OSU's Bauserman a hit as backup QB
Posted by Doug Lesmerises August 10, 2008
Categories: Ohio State
Columbus - The old baseball player showed up last summer and you wondered why Ohio State needed a 21-year-old fourth-string freshman quarterback.
Then Joe Bauserman scared everyone away.
Actually, it was the future prospects of recruit Terrelle Pryor that led fellow quarterbacks Rob Schoenhoft and Antonio Henton to transfer to Football Championship Series (previously known as I-AA) schools. Schoenhoft went to Delaware and Henton went to Georgia Southern.
The 6-2, 220-pound Bauserman doesn't come across as much of an intimidator. But he is a hunter. And one of the best basketball players on the team. And he's still here, earning a scholarship after starting as a walk-on.
Remember that Bauserman had supplanted those quarterbacks on the depth chart by the time they left. And know that if something were to happen to starter Todd Boeckman right now, this now 22-year-old redshirt freshman would probably be the starting quarterback for Ohio State.
"Right now, Joe is ahead," OSU coach Jim Tressel said last week of the No. 2 quarterback battle between Bauserman and Pryor, "from the standpoint of showing that he has a grasp of what we're doing and showing that he can do some good things. How that could shake out, I'm not sure."
One thing Bauserman does well is make 24-year-old senior Boeckman look young. After playing three summers of minor-league baseball in the Pittsburgh Pirates' organization, Bauserman will turn 23 in October and would turn 26 during his senior season if he sticks around.

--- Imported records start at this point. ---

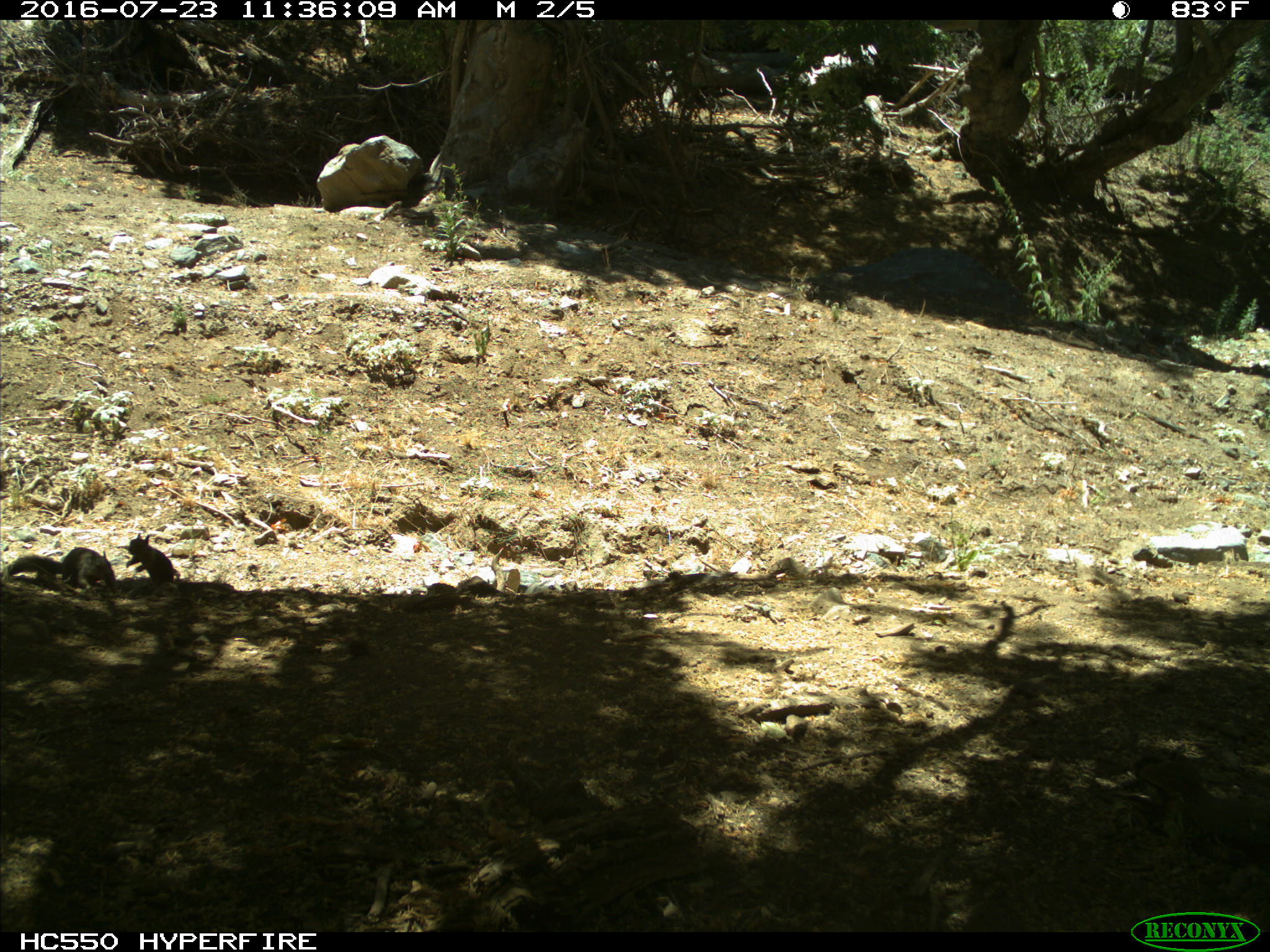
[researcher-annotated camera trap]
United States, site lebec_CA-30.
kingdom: Animalia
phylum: Chordata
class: Mammalia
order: Rodentia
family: Sciuridae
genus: Otospermophilus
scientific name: Otospermophilus beecheyi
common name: california ground squirrel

He's also the man for the job if Tressel calls a play that requires a pass to curve around a defensive back. Bauserman said he can throw curveball with a football.
"It is possible," he said.
He showed off his fastball in the spring game, connecting on two passes of longer than 50 yards. The football rust had disappeared by the middle of last season, as he ran the scout team in practice. Once he had a chance with the OSU offense, Bauserman proved he was more than an extra body.
"At the beginning of spring I was disappointed," Tressel said of Bauserman. "Midway through the spring it started clicking."
The saying goes that the backup quarterback is the most popular player on the team, but that's not the case when Pryor is the No. 3. Pryor is the special talent who should play a role with his own set of plays this season. Boeckman is the clear-cut senior starter. But Bauserman is the necessary insurance policy, the guy on call if Boeckman would get hurt early on and Pryor wasn't ready to play every down.
Without him, the Buckeyes would be remarkably thin at quarterback. Bringing in that old baseball guy makes a lot more sense now. The Buckeyes were already chasing Pryor, and Tressel, who has admitted he wasn't shocked by his quarterback transfers, had to know he needed someone else if Pryor chose Ohio State and created a QB exodus.
"No one ever really said they might leave, nothing like that," Bauserman said. "I had no idea. I just came into the situation blind."